8453-CORP vs 8879-CORP, A Simple Comparison

Both paths are valid. Your choice comes down to PIN availability and workflow preference.

Item 8453-CORP 8879-CORP
Signature method Wet signature on paper, scanned to PDF and attached Officer PIN and ERO PIN captured electronically
When used No PIN available, or you prefer a signed PDF Officer is set up to sign with a PIN through an ERO
Who signs Corporate officer in Part II, ERO and possibly paid preparer in Part III Officer in Part II, ERO in Part III of 8879-CORP
Paper mailing Never mailed, attached as PDF Not mailed, retained by ERO
Re-signing thresholds Triggered if total income changes by > $150 or taxable income by > $100 Re-signed 8879-CORP if data used for PIN changes post-signing per e-file rules
Official references Form 8453-CORP Rev. 12-2024, IRM MeF guidance About Form 8879-CORP page, current revision

Citations, 8453-CORP and PIN alternative.

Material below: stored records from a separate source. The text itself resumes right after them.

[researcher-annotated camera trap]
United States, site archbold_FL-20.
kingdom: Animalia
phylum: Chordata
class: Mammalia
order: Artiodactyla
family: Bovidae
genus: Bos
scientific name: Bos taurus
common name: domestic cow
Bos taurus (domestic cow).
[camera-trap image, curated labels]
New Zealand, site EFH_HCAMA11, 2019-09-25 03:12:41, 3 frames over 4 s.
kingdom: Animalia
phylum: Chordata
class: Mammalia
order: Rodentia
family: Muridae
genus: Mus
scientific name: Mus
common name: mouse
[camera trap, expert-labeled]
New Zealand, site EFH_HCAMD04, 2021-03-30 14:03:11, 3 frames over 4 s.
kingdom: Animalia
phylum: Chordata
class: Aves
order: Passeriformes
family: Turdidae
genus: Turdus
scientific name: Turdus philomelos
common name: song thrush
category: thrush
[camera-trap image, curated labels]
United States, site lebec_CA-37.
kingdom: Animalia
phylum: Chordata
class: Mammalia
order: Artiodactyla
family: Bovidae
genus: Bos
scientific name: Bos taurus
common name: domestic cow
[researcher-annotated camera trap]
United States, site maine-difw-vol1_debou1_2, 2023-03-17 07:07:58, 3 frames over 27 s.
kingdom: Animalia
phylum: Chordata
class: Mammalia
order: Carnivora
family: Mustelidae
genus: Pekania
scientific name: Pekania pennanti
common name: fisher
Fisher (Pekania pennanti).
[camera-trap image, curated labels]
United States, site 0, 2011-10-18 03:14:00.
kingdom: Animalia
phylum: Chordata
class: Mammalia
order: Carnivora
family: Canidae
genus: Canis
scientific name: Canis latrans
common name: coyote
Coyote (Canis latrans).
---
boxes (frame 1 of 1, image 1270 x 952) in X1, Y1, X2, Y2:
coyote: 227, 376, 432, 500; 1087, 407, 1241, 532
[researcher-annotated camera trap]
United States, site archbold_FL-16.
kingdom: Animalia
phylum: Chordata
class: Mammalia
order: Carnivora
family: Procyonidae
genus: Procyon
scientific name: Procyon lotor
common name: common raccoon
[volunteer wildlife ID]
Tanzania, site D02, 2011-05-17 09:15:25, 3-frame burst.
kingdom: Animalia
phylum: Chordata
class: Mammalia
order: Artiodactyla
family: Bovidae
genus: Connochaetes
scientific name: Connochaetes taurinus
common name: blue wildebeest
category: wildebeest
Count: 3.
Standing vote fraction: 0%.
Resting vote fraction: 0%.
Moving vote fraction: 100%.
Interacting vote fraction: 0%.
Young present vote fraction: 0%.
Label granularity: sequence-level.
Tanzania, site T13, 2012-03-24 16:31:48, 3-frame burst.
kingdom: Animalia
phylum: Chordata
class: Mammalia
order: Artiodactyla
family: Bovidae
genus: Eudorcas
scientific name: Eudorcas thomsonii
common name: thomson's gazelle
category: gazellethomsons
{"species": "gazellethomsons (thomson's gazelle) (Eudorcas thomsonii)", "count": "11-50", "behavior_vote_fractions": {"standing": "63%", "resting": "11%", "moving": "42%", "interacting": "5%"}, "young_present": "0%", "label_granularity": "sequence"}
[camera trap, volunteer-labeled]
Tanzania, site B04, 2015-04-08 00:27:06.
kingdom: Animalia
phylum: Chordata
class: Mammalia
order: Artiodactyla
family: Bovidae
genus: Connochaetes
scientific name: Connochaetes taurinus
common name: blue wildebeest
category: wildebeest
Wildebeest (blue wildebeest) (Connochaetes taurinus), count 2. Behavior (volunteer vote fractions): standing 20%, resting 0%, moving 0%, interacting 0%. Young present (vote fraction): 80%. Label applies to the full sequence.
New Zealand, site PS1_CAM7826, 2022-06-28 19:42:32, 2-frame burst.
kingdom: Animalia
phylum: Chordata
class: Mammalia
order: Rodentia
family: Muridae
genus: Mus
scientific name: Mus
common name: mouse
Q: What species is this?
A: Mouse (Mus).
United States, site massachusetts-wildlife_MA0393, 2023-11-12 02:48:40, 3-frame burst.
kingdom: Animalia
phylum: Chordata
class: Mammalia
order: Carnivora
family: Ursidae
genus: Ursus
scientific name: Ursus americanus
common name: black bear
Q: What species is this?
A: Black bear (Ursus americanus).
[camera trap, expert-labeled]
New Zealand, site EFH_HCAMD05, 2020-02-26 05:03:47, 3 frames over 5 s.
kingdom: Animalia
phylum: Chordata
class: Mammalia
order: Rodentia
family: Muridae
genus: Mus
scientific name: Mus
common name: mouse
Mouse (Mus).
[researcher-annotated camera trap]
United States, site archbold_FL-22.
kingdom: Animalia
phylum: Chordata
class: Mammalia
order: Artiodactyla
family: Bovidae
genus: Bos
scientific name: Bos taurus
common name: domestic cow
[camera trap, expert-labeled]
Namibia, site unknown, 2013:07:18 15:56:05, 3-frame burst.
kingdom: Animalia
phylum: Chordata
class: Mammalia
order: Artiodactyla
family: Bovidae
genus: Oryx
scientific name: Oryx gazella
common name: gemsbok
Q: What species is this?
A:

Common Errors We See, And How You Can Avoid Them

  • Wrong line in Part I, for example copying 1120 line 1 instead of line 11. Double check the instruction inside the form.
  • Missing title for the officer in Part II. The IRS lists acceptable officer roles, include one.
  • Selecting Box C without payment details in software. Add routing number, account number, account type, debit amount, and debit date.
  • Mailing paper. The correct process is to attach a readable PDF, not to mail.
  • Not re-signing after a material change. Apply the $150 and $100 thresholds.

Quick Scenario, From Start To Accepted

You are e-filing a Form 1120-S through an ERO without a PIN. You complete Part I with the exact figure from 1120-S line 6 in whole dollars. Your CFO signs Part II and chooses Box C for electronic funds withdrawal. The ERO signs Part III, scans the document to a clean PDF, attaches it in software, and transmits. The return is considered filed because it includes a valid scanned 8453-CORP, and the IRS can acknowledge acceptance to your ERO.

Accountably’s Role, Only Where It Helps

If your team wants a clean, repeatable path for signature capture and attachments during peak season, we can fold 8453-CORP into your standardized e-file checklist. That means precise Part I entries, officer sign-off logistics, and ERO controls that prevent last-minute hunts for signatures. This is a small but high-impact step in an overall delivery system that keeps filings moving.

FAQs

What does Form 8453-CORP actually do

It authenticates an electronic corporate return when you do not use the officer’s PIN. It also provides consent for the ERO or ISP to transmit and lets you opt into direct deposit or electronic funds withdrawal. You attach it as a signed PDF with the submission.

Who signs Form 8453-CORP

A corporate officer signs Part II, for example the president, vice president, treasurer, assistant treasurer, chief accounting officer, or another authorized officer. If filed through an ERO, the ERO completes Part III, and a paid preparer, if any, also signs.

Do I ever mail Form 8453-CORP

No. You scan and attach the signed PDF to the e-file package. Mailing a paper copy is not part of the MeF process and can cause confusion.

What if the numbers change after signing

If total income changes by more than $150 or taxable income by more than $100, you must prepare and sign a corrected 8453-CORP and attach that version. This applies even if you are resubmitting after a reject.

How is 8453-CORP different from 8879-CORP

8879-CORP captures the officer’s electronic PIN signature through an ERO, so there is no PDF attachment to sign and scan. 8453-CORP uses a wet signature that you scan and attach to the e-file. Both are valid signature methods.

Final Notes And Compliance

This guide reflects the current IRS materials as of Rev. December 2024 for Form 8453-CORP and related MeF guidance reviewed in 2025. Always confirm you are using the latest revision on the IRS site before filing.

Keep your workflow simple. Pick one path, PIN with 8879-CORP or signed PDF with 8453-CORP, and standardize it across your corporate filings. Your future self will thank you.